En la revista Sabatinas, antecesora de La Semana; Revista mendocina, en una interesante sección titulada “Epístolas hiperlíricas”, firmada por “Félix Fusta”, se realiza la semblanza de varios escritores, entre ellos Acevedo. De él se lee lo siguiente: “Si te ves en apuros, este puede salvarte. Si vas muerto en la parada, él te levantará. Maneja la ironía que es un encanto […] Es un estilista de trazo certero; como crítico es justo […]” (Año I, n° 1, 18 de abril de 1931, [s. p.]).
La revista Mundo Cuyano (Año I, N° 44, 1924) lo presenta como uno de “los viejos bardos que le cantó a las viñas y a la cordillera de los Andes” [s. p.]. Participó en la bohemia mendocina de los años 20 y 30, junto con César Ponce, Miguel Martos y Méndez Calzada, entre otros. Fernando Morales Guiñazú se refiere a él como un poeta “de gran justeza técnica” (1940); Vicente Nacarato, habla a propósito de Acevedo de un poeta “conceptista” y Pedro Corvetto, en su obra “Mendoza pulsada por sus hijos” se refiere a él y publica su poema “Ruinas de San Francisco”.
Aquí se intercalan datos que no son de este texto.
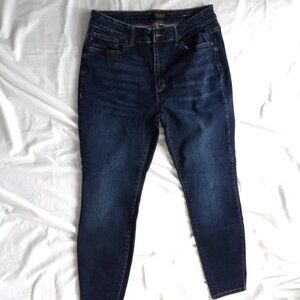 Judy Blue Skinny Fit Jeans, 14W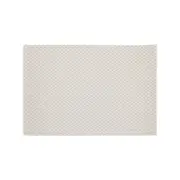 Icon Chef Large Placemats - Set Of 6 - Grey Herringbone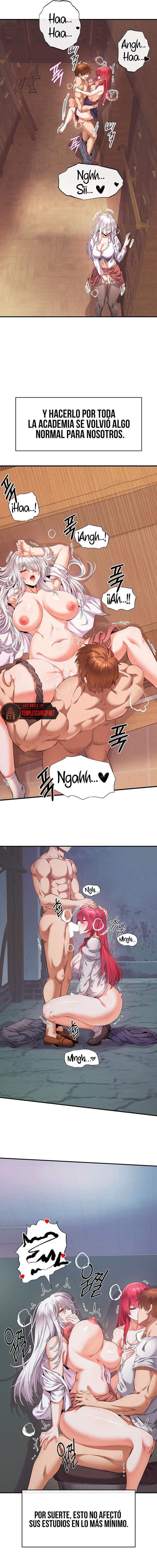 Venganza con mi harem Capitulo 36 página 8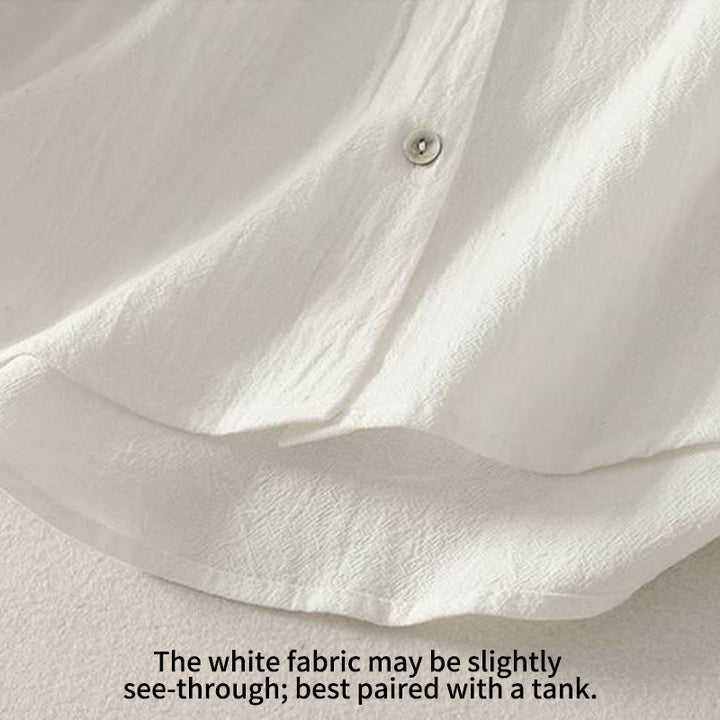 Buddha Stones Fall Crew Collar Long Sleeve Women's Polyester Shirt With Pockets - image 19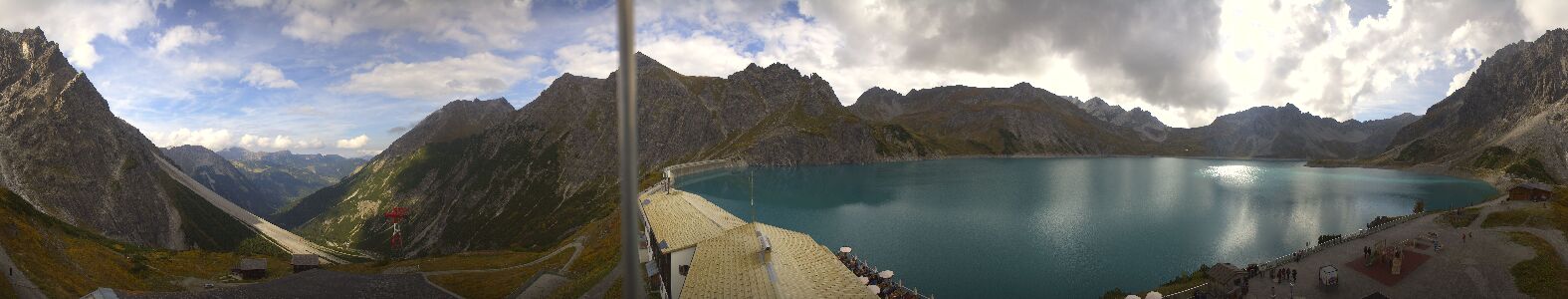 Lünersee Bergstation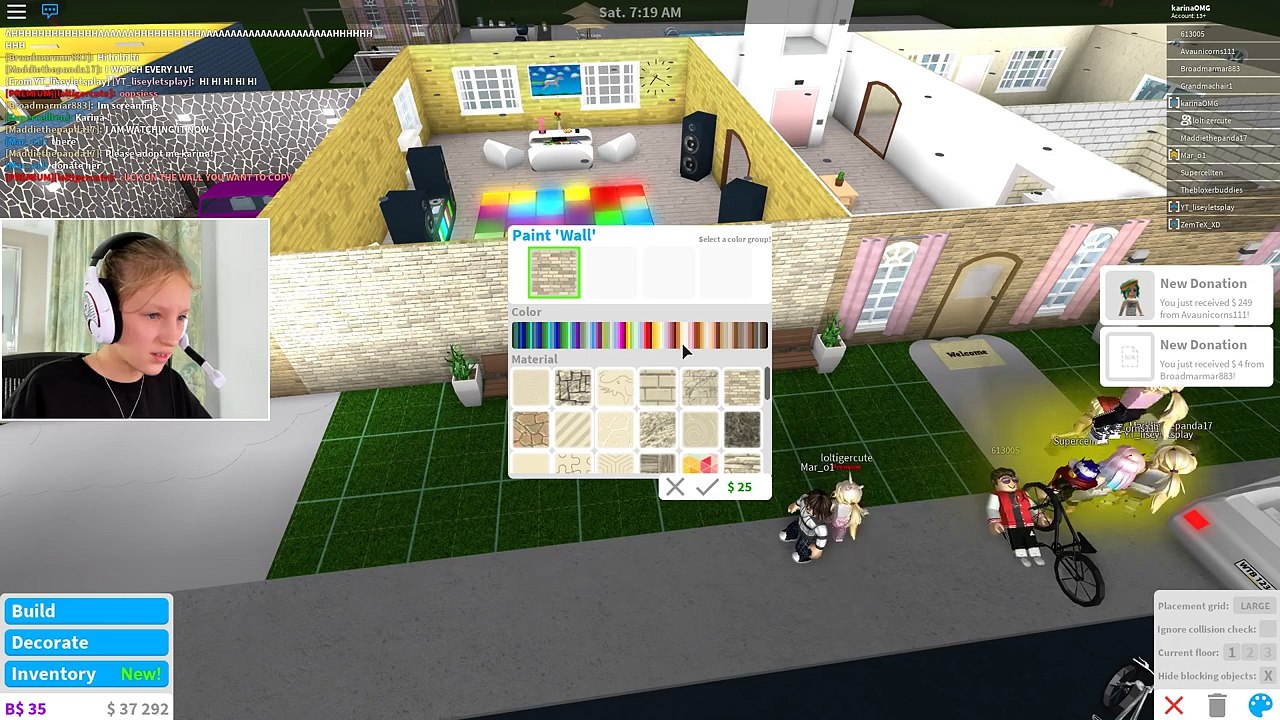 Bloxburg Live Stream!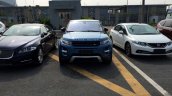 China-made Range Rover Evoque spied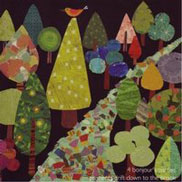 Pigments Drift Down To The Brook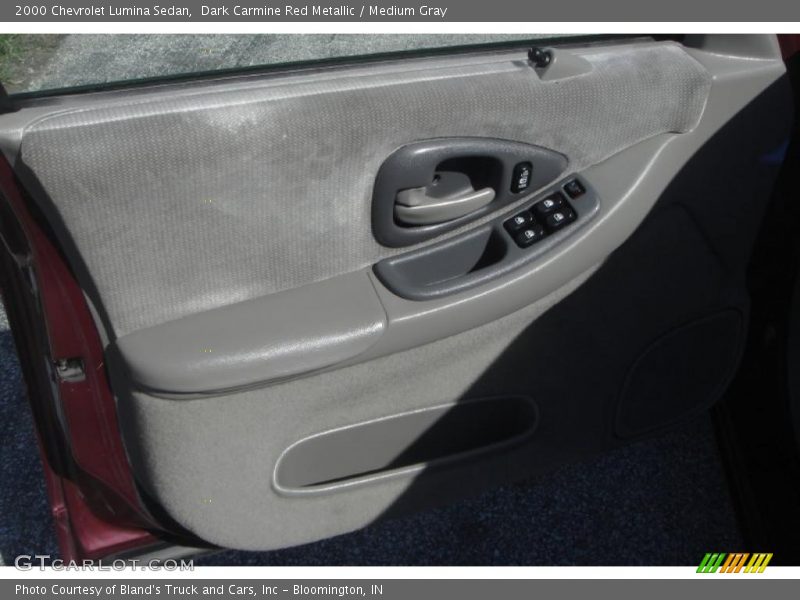 Dark Carmine Red Metallic / Medium Gray 2000 Chevrolet Lumina Sedan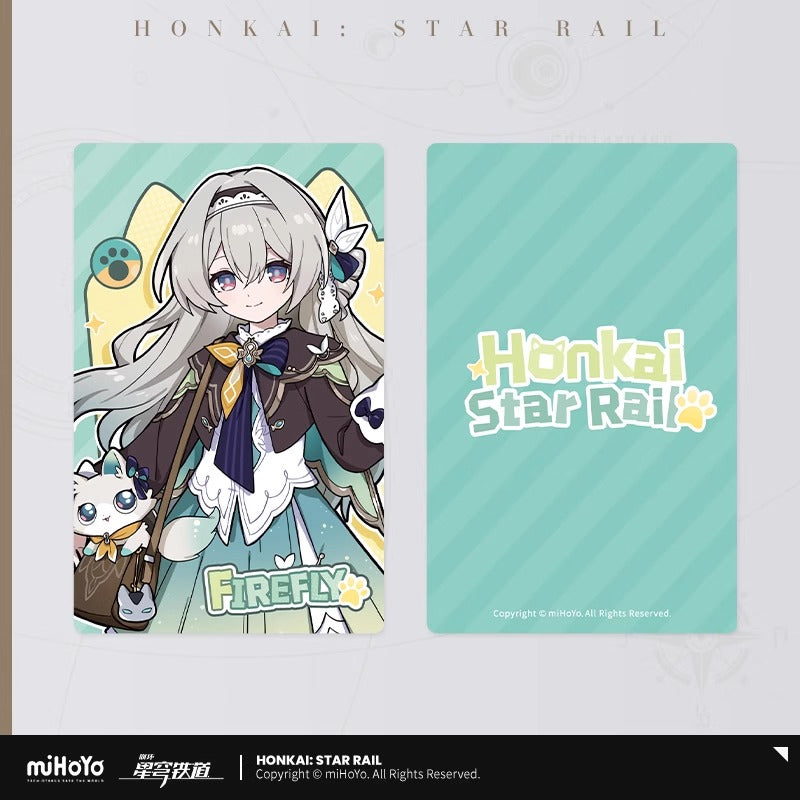 Carte Laser [Honkai: Star Rail] - Little Cat Series Vol.5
Según Arturo Roig, se mantuvo al margen de corrientes “vanguardistas y pasatistas” y aferrado a una estética de la que da testimonio, por ejemplo, el texto publicado en Los Andes (1 de enero de 1933) en el que, como señala Morales Guiñazú a propósito de su obra, expresa “su admiración y afecto por la musa de Rubén Darío y del maestro Leopoldo Lugones” (1940).
Así, por ejemplo, Acevedo manifiesta en el texto citado que “Esa condición esencial que reclama todo poeta, corazón y talento, no se necesita en estos tiempos de la neo-sensibilidad, para componer versos y publicar volúmenes, y lo que es más interesante, para conquistar lauros”. Irónicamente, señala las carencias del nuevo arte vanguardista –”corazón y talento”, dones esenciales del verdadero poeta- y agrega un reproche a los poetas que “pasan ante el amor y la belleza con una frialdad de dioses imperturbables”.
Por el contrario, el sentir de Acevedo poeta está más cercano al romanticismo, en su exaltación del sentimiento, tal como se pone de manifiesto en los escasos poemas a los que he tenido acceso y sobre todo, en la queja por la incomprensión del mundo, tema que se reitera y que lleva al poeta a proclamar su inclaudicable vocación de artista, tal como se expresa en el remate del poema “Soberbia”: “A mí nadie en el mundo me anonada / esgrimiendo mi pluma como espada / y escudando mi vida con mi pluma” (Nueva Era, n° 11, 1908).
La crítica de Acevedo se extiende virulenta a todos “los poetas de hoy [que] prescinden por lo general de su personalidad recóndita para ‘versificar’ sus ideas”, pero también se particulariza en algunos de ellos a los que -creo- alude en el texto periodístico. En efecto, cuando habla de “La nueva, la fresquita sensibilidad, la retozona de hoy, la que resucita a Abel para ubicar bellos poemas sobre la chimenea”, está aludiendo sin duda a “El poema de Abel o 40 canciones sobre una chimenea” (1932) de Juan Bautista Ramos. En efecto, este libro permite ver la evolución poética de Ramos hacia un vanguardismo con acentos muy personales, que despunta en algunas imágenes originales.
Y cuando Acevedo se refiere a quien crea “la greguería picaresca”, sin duda está haciendo referencia a quienes se inclinaban al cultivo de esta modalidad caracterizada por Ramón Gómez de la Serna como “ingenio + metáfora” y que también fue propia de este tránsito de la poesía mendocina hacia el vanguardismo.
Paradójicamente, la tendencia repudiada por el poeta terminó por imponerse, siquiera parcialmente, y este texto, según Nelly Cattarossi (Literatura de Mendoza; (Historia documentada desde sus orígenes a la actualidad) 1820-1980. 1982, Tomo I, p. 172), significa la despedida del modernismo en Mendoza. El título mismo del texto publicado en Los Andes es significativo por la resonancia mitológica el término.
De todos modos, subsiste la incógnita acerca del por qué este J. Enrique Acevedo, autor de tan escasa obra conservada, haya sido erigido en “vate”, es decir, poeta por antonomasia. Seguramente, la razón debe estar en los corrillos de esa bohemia periodística y poética de las primeras décadas del siglo XX, de la que tan poco conocemos.